### STATED GOAL A:
According to the passage on sibling adoption, which agency in many states is trying to keep siblings together?

Placing one child for adoption is one of the hardest decisions a woman that faces a crisis pregnancy can make. Placing siblings together is no less gut-wrenching. Though many birth mothers have had their rights involuntarily terminated, some have voluntarily relinquished their rights to make a life plan for their children. It shows the utmost bravery! When a birth mother places two siblings for adoption, naturally her concern is if a family will adopt them. The fact is, Child Protective Services (CPS) in many states is attempting to keep siblings together because they recognize the benefits. There may be exceptions to the rule such as suspected abuse between two or more siblings, a large gap in the siblings’ age, two different birth fathers, or if the siblings have never lived with one another. Barring those reasons, siblings should be placed together for adoption, whether in private adoptions or foster-to-adopt situations. Here’s why.
From the Birth Mother’s Perspective:
There may be much anxiety regarding not only with whom your children will grow up with, but also your interactions with those families. Open adoptions are tricky and can add more stress than warranted. However, they also can provide a sense of relief, knowing that someone is taking care of your children. Partnering with one family is a bit less work than partnering with two. Communication, visits, and updates on children are a package deal, so are personalities, lifestyles, and values.

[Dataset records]
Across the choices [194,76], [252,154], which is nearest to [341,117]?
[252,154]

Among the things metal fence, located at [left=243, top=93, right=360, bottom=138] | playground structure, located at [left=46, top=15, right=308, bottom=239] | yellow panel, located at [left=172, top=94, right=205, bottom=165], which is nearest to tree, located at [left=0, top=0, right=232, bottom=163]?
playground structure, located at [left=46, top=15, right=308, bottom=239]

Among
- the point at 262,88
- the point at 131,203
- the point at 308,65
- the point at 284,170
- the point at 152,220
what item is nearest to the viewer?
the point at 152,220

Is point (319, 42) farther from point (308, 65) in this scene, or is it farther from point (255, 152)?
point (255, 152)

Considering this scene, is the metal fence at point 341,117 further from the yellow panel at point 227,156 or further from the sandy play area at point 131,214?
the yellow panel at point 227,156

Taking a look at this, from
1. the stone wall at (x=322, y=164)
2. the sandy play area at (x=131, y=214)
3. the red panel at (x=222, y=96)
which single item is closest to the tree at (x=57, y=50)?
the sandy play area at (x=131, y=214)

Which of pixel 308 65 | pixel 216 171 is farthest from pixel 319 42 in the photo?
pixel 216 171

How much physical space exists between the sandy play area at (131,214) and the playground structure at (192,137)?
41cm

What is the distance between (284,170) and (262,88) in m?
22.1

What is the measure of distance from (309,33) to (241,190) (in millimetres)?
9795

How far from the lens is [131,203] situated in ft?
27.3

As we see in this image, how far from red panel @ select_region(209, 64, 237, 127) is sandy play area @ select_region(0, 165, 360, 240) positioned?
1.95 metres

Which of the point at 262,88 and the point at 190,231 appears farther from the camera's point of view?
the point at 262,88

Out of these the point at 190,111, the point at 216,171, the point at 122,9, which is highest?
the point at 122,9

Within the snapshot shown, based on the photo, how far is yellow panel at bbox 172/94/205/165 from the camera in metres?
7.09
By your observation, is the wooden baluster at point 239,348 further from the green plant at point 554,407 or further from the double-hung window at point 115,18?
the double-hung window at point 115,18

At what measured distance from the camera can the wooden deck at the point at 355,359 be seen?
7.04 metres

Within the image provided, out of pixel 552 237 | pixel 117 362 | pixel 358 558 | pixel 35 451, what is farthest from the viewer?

### STATED GOAL B:
Please write out the records exactly, starting with the line containing "Taking a look at this, from" and going on through the final line of the records.

### WORKED ANSWER A:
Child Protective Services (CPS)

### WORKED ANSWER B:
Taking a look at this, from
1. the stone wall at (x=322, y=164)
2. the sandy play area at (x=131, y=214)
3. the red panel at (x=222, y=96)
which single item is closest to the tree at (x=57, y=50)?
the sandy play area at (x=131, y=214)

Which of pixel 308 65 | pixel 216 171 is farthest from pixel 319 42 in the photo?
pixel 216 171

How much physical space exists between the sandy play area at (131,214) and the playground structure at (192,137)?
41cm

What is the distance between (284,170) and (262,88) in m?
22.1

What is the measure of distance from (309,33) to (241,190) (in millimetres)?
9795

How far from the lens is [131,203] situated in ft?
27.3

As we see in this image, how far from red panel @ select_region(209, 64, 237, 127) is sandy play area @ select_region(0, 165, 360, 240) positioned?
1.95 metres

Which of the point at 262,88 and the point at 190,231 appears farther from the camera's point of view?
the point at 262,88

Out of these the point at 190,111, the point at 216,171, the point at 122,9, which is highest?
the point at 122,9

Within the snapshot shown, based on the photo, how far is yellow panel at bbox 172/94/205/165 from the camera in metres?
7.09
By your observation, is the wooden baluster at point 239,348 further from the green plant at point 554,407 or further from the double-hung window at point 115,18?
the double-hung window at point 115,18

At what measured distance from the camera can the wooden deck at the point at 355,359 be seen?
7.04 metres

Within the image provided, out of pixel 552 237 | pixel 117 362 | pixel 358 558 | pixel 35 451, what is farthest from the viewer?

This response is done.